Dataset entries
'''
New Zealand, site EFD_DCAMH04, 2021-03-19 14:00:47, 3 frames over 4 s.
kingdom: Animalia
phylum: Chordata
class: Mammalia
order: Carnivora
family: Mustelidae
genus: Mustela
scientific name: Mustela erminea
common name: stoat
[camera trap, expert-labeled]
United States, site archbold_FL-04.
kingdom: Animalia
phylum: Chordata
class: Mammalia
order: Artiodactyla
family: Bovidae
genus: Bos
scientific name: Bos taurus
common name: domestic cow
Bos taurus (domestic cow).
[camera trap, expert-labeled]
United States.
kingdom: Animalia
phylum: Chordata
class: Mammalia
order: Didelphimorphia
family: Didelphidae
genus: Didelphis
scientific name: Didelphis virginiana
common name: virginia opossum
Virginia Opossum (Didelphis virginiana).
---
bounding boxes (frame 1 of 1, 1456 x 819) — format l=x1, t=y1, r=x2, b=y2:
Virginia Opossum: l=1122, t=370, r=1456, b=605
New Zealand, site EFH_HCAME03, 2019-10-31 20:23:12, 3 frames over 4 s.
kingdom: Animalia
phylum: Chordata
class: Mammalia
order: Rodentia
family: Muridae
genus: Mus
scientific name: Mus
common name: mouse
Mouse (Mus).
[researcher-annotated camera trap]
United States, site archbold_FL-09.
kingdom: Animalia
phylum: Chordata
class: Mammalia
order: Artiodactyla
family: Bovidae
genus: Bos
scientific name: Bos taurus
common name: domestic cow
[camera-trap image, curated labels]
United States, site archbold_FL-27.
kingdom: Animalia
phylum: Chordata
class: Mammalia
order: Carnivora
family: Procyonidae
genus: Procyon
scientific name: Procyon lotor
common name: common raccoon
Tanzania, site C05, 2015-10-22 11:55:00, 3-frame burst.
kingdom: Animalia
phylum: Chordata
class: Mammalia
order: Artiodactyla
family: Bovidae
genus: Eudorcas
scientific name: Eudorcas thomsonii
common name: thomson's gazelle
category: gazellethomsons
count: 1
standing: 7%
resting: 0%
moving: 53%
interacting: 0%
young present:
'''
- EXERCISE GOAL -
Please give an exact copy of the entries above, from the line with "common name: virginia opossum" down to the line with "order: Rodentia", inclusive, and nothing else.

- TASK RESULT -
common name: virginia opossum
Virginia Opossum (Didelphis virginiana).
---
bounding boxes (frame 1 of 1, 1456 x 819) — format l=x1, t=y1, r=x2, b=y2:
Virginia Opossum: l=1122, t=370, r=1456, b=605
New Zealand, site EFH_HCAME03, 2019-10-31 20:23:12, 3 frames over 4 s.
kingdom: Animalia
phylum: Chordata
class: Mammalia
order: Rodentia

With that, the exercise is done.